O público é fiel e conhece Lanegan bem. Se o concerto de abertura pareceu leva-lo às planícies áridas do deserto norte-americano, Mark Lanegan praticamente deu-nos as boas-vindas a esse tipo de local, e embora não tivesse dito palavra até ao momento em que “timidamente” (e vamos concentrar-nos nas aspas aqui) agradeceu e apresentou os restantes membros da banda, a mensagem estava lá: Ponham-se à vontade neste deserto californiano, neste bar com cadeirões velhos, peçam um whiskey: vocês vão ficar aqui durante algum tempo.

E quando começa com o tema do álbum «Bubblegum», “When Your Number Isn’t Up”, de olhos fixos no horizonte ou fechados, a voz de Lanegan transporta-nos aqueles locais que lembram os filmes de série Bond e os cenários são iluminados apenas por candeeiros com luzes âmbar que criam sombras por tudo o que é canto e curva. O próprio palco estava iluminado de luzes vermelhas. Quando a cavalgada de gigantes de “The Gravedigger’s Song” (um dos singles do novo trabalho «Blues Funeral») começou, a única interacção que Mark tem com a banda enquanto esboça uma espécie de esgar para qualquer distância que estivesse a contemplar, é um aceno de cabeça para começar. É uma liderança silenciosa, de confiança com os restantes membros, ao mesmo tempo que se deixa levar pelo peso das cordas e da bateria e do por vezes lá, por vezes não, sintetizador. Lanegan é Mark Lanegan, e aquela voz inconfundível poderá funcionar e tocar no íntimo em muitos ambientes e grupos distintos, mas a verdade é que os músicos que o rodeiam são de uma qualidade que não deixa muito para o vocalista se preocupar, e concentrar-se no cerne das suas canções, na imagética que se crava por baixo da pele (e provavelmente, sob as muitas tatuagens de Lanegan).
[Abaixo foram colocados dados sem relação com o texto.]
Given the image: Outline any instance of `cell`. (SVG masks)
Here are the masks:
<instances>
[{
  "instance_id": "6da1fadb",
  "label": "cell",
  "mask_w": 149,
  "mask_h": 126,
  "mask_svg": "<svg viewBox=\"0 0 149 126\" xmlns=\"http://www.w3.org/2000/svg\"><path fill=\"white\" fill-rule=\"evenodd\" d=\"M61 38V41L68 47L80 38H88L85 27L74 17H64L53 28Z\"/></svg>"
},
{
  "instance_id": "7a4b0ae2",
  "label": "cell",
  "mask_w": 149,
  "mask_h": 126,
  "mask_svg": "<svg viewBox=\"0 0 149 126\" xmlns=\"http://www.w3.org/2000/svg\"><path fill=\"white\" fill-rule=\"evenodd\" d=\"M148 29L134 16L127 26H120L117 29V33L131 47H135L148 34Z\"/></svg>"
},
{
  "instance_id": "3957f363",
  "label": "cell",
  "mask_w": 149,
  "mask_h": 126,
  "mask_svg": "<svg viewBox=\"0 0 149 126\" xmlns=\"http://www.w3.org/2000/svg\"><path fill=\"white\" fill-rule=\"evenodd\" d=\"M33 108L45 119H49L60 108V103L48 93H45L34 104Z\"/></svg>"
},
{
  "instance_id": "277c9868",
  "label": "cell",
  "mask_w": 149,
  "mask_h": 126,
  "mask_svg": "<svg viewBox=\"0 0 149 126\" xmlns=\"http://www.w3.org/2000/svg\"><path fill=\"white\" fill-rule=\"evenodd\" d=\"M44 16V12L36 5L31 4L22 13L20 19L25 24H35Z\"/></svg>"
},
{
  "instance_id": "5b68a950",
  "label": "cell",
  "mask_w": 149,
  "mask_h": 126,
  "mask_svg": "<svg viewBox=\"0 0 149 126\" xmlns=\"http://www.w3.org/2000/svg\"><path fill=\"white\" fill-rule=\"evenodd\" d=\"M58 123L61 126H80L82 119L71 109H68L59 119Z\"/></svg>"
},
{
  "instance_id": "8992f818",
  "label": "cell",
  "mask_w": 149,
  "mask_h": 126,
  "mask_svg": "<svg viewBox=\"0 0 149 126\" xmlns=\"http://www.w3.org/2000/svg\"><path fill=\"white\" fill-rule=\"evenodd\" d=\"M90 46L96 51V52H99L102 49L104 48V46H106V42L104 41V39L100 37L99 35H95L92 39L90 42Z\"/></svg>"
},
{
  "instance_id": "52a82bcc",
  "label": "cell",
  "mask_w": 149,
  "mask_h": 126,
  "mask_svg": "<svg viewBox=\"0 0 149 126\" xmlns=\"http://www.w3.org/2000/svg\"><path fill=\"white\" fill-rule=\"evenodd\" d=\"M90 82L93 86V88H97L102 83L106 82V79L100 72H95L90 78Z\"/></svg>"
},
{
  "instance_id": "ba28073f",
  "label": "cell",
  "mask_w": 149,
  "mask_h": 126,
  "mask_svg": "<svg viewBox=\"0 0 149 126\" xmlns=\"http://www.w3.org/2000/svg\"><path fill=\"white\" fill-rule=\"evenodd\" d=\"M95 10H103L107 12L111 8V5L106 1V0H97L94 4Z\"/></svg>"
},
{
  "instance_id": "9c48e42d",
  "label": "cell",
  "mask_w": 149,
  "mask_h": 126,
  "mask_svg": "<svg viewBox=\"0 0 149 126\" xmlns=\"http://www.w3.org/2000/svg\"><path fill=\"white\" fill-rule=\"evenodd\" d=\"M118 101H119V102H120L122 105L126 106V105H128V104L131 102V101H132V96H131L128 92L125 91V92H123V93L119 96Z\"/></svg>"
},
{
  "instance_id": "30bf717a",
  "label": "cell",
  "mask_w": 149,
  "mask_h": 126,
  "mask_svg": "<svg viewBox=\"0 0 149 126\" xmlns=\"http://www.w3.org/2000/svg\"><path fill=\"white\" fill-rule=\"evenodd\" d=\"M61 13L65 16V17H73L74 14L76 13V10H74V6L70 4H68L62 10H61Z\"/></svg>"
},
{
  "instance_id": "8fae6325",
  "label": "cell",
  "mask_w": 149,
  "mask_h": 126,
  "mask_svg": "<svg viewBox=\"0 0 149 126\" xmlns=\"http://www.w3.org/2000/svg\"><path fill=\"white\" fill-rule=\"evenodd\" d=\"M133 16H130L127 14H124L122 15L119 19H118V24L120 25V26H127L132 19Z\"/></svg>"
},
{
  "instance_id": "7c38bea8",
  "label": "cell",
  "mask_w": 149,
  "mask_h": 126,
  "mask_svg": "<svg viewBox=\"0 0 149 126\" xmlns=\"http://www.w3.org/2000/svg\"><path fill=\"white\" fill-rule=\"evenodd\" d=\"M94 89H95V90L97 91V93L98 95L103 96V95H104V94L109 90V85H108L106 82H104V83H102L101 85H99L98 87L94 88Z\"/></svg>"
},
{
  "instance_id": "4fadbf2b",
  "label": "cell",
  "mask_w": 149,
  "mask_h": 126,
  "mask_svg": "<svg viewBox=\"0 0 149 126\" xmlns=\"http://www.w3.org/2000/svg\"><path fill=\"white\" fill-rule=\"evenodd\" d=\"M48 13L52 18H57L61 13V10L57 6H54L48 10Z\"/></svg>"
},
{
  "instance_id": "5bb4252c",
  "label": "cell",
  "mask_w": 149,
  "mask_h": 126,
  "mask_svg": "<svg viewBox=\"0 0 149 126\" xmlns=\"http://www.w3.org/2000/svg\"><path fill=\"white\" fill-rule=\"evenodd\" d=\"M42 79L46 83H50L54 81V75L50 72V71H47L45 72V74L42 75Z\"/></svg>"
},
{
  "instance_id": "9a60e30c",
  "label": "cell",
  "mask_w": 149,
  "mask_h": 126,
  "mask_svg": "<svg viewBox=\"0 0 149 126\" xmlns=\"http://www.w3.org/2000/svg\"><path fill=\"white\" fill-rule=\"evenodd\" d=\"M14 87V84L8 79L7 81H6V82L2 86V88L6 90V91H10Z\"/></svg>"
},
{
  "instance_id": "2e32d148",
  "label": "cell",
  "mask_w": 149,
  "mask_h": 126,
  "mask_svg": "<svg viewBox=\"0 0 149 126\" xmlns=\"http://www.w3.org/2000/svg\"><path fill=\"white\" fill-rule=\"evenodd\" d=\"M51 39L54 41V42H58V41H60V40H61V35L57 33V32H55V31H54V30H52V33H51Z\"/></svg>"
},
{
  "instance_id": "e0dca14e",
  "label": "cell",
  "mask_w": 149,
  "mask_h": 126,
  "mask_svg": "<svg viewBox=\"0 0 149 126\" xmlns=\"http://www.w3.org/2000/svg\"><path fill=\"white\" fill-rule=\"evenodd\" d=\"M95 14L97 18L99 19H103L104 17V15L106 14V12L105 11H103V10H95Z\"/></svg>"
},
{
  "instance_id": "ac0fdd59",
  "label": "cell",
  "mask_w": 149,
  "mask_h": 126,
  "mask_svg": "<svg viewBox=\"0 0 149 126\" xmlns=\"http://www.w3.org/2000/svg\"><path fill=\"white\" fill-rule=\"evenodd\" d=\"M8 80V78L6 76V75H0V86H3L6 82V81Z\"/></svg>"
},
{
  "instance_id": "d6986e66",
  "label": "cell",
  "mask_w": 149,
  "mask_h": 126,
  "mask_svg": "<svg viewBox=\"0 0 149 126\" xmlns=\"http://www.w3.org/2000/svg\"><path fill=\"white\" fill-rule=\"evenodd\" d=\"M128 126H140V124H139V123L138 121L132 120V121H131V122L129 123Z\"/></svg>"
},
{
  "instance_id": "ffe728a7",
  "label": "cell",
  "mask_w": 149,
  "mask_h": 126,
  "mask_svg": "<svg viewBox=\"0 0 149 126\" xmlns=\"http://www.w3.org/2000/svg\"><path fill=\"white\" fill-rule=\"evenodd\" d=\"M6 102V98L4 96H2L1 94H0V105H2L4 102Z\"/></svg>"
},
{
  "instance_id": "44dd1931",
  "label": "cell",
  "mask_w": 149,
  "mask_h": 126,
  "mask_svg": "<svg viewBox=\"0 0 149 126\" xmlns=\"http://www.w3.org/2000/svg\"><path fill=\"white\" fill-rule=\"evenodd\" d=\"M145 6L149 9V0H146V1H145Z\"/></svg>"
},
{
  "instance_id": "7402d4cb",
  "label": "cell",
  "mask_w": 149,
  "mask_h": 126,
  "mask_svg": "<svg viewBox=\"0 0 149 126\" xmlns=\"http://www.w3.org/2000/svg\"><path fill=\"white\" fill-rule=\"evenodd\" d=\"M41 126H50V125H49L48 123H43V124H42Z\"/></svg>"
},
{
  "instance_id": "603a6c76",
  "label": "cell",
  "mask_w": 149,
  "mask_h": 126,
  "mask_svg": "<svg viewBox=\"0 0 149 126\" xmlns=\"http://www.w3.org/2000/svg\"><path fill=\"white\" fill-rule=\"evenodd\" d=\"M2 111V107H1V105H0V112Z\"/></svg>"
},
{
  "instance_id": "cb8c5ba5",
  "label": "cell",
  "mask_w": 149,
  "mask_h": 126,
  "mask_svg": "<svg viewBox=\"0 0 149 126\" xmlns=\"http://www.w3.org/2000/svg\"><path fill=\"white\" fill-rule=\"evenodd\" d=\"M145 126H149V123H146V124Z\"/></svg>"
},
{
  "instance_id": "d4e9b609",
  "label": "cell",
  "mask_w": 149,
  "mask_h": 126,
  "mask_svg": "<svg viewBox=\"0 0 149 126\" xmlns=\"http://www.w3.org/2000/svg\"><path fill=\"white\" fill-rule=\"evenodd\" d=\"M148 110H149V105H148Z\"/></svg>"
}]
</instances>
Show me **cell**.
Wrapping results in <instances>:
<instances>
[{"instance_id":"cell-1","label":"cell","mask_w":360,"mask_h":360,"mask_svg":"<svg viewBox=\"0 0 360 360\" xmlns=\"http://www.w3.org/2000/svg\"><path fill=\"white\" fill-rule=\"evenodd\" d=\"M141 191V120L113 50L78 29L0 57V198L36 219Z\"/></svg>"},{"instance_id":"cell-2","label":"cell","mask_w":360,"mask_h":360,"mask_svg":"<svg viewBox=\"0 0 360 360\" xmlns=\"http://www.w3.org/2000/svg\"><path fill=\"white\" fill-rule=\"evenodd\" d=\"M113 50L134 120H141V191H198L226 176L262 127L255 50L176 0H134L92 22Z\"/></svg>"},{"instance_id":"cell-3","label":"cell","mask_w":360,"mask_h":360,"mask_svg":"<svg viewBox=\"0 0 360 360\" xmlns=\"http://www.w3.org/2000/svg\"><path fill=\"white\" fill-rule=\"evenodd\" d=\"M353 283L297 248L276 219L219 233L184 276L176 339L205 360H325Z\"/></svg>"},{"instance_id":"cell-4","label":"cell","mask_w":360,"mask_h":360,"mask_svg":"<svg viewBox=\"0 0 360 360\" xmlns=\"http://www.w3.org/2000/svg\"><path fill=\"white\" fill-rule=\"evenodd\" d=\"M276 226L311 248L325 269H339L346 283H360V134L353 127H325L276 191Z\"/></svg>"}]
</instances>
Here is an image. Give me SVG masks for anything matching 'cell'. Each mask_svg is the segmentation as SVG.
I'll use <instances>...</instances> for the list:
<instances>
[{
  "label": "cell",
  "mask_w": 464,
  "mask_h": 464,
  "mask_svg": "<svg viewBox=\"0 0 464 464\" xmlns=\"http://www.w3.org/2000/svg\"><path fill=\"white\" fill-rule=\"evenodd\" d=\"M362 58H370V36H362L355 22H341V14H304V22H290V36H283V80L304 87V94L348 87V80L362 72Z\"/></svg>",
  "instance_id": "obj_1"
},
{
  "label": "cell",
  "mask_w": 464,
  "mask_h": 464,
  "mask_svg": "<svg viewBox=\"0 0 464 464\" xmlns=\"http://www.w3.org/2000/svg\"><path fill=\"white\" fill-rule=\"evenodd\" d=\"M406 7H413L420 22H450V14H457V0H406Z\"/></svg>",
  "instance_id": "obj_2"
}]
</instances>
Quando a canção “Hit the City” seguiu, o público junta-se em coro, como se querendo substituir a voz de back-up de PJ Harvey na versão original. E foi durante temas deste género que o público quase se atirava à primeira oportunidade para uma maior interactividade com a sombria presença de Lanegan. Não que o público não compreendesse ou conhecesse o semblante do cantor, não esperando mais do que aquilo com que se depararam (e desfrutando de cada momento), mas o público português é assim: puxa pelo cantor e, quando deparado com um raro momento de descontração, em que o esgar se transforma num sorriso muito subtil, aproveita para puxar por ele com mais palmas e assobios. Quando as canções começavam, bastava um poderio um bocado mais elevado para servir de desculpa para algum headbanging.

As canções seguem aos pares, e se não em duplas, em trios, entre os trabalhos de «Bubblegum», «Field Songs» e «Blues Funeral». Após a boa recepção e reposta da audiência a temas como “Riot in my House”, “Ode to Sad Disco” e “St. Louis Elegy”, houve aquele momento em que o cantor pareceu mais satisfeito, um segundo de “my work here was done”, talvez porque em muitos locais não houvesse tanto favorecimento ao último álbum (de onde estas três canções originam) em prole dos trabalhos mais antigos. Mas o público parece gostar do trabalho de Lanegan seja ele qual for.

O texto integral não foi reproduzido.